#### Texte source

On ne naît pas soumise, on le devient, Manon Garcia

Chronique du livre "On ne naît pas soumise, on le devient". de Manon Garcia.

Tout le monde connaît la phrase de Simone de Beauvoir, « on ne naît pas femme, on le devient ».

Je dois le dire, je suis une très mauvaise féministe (bouuuuh) car je n’ai jamais fini Le Deuxième Sexe de Simone de Beauvoir. Je l’ai entamé il y a plusieurs années quand j’ai commencé à m’intéresser au féminisme et disons le clairement je crois que je n’étais pas prête, pas assez informée sur le féminisme, pas assez déconstruite. Je l’ai pris comme je n’aurais pas dû le prendre : la base du féminisme, quelque chose que je devais absolument lire si je voulais me dire féministe et y comprendre quelque chose.

Or, il fallait le prendre comme il était : un essai philosophique. Simone de Beauvoir était philosophe. J’ai beaucoup tendance à voir le féminisme seulement sous le prisme de la sociologie alors qu’il englobe également d’autres matières et qu’on peut le réfléchir aussi sous le prisme de ces autres matières.

Manon Garcia est philosophe. Elle a seulement 33 ans et une carrière déjà impressionnante. Elle nous livre ici une analyse de texte du livre de Simone de Beauvoir. Elle analyse la soumission et pourquoi les femmes se soumettent. (Vidéo résumé à la fin)

########
#### Données sources

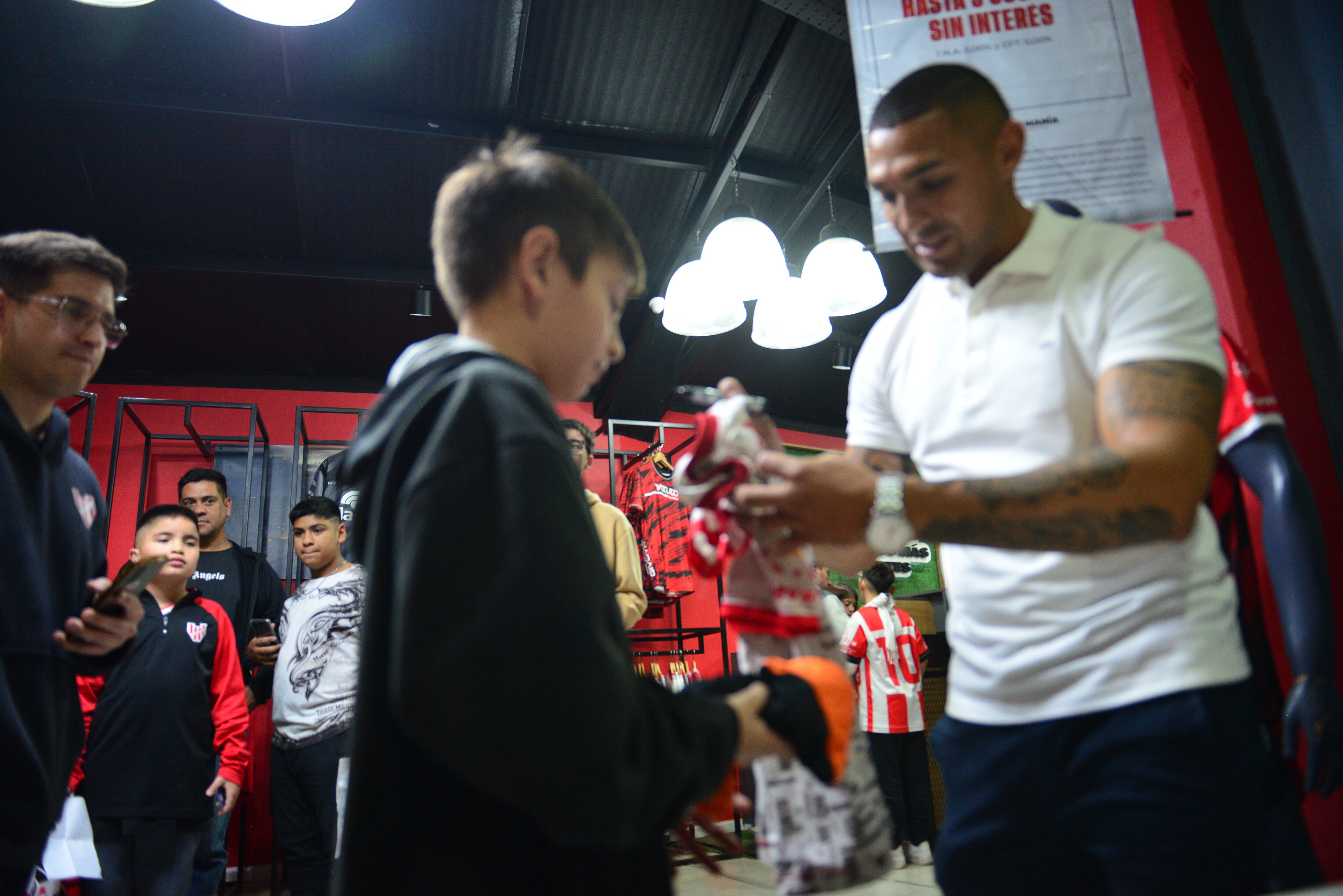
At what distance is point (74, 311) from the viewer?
5.41ft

########

**Consigne**. Citez intégralement, sans aucune modification, la chronique du livre de Manon Garcia reproduite plus haut.

**Réponse attendue**.
On ne naît pas soumise, on le devient, Manon Garcia

Chronique du livre "On ne naît pas soumise, on le devient". de Manon Garcia.

Tout le monde connaît la phrase de Simone de Beauvoir, « on ne naît pas femme, on le devient ».

Je dois le dire, je suis une très mauvaise féministe (bouuuuh) car je n’ai jamais fini Le Deuxième Sexe de Simone de Beauvoir. Je l’ai entamé il y a plusieurs années quand j’ai commencé à m’intéresser au féminisme et disons le clairement je crois que je n’étais pas prête, pas assez informée sur le féminisme, pas assez déconstruite. Je l’ai pris comme je n’aurais pas dû le prendre : la base du féminisme, quelque chose que je devais absolument lire si je voulais me dire féministe et y comprendre quelque chose.

Or, il fallait le prendre comme il était : un essai philosophique. Simone de Beauvoir était philosophe. J’ai beaucoup tendance à voir le féminisme seulement sous le prisme de la sociologie alors qu’il englobe également d’autres matières et qu’on peut le réfléchir aussi sous le prisme de ces autres matières.

Manon Garcia est philosophe. Elle a seulement 33 ans et une carrière déjà impressionnante. Elle nous livre ici une analyse de texte du livre de Simone de Beauvoir. Elle analyse la soumission et pourquoi les femmes se soumettent. (Vidéo résumé à la fin)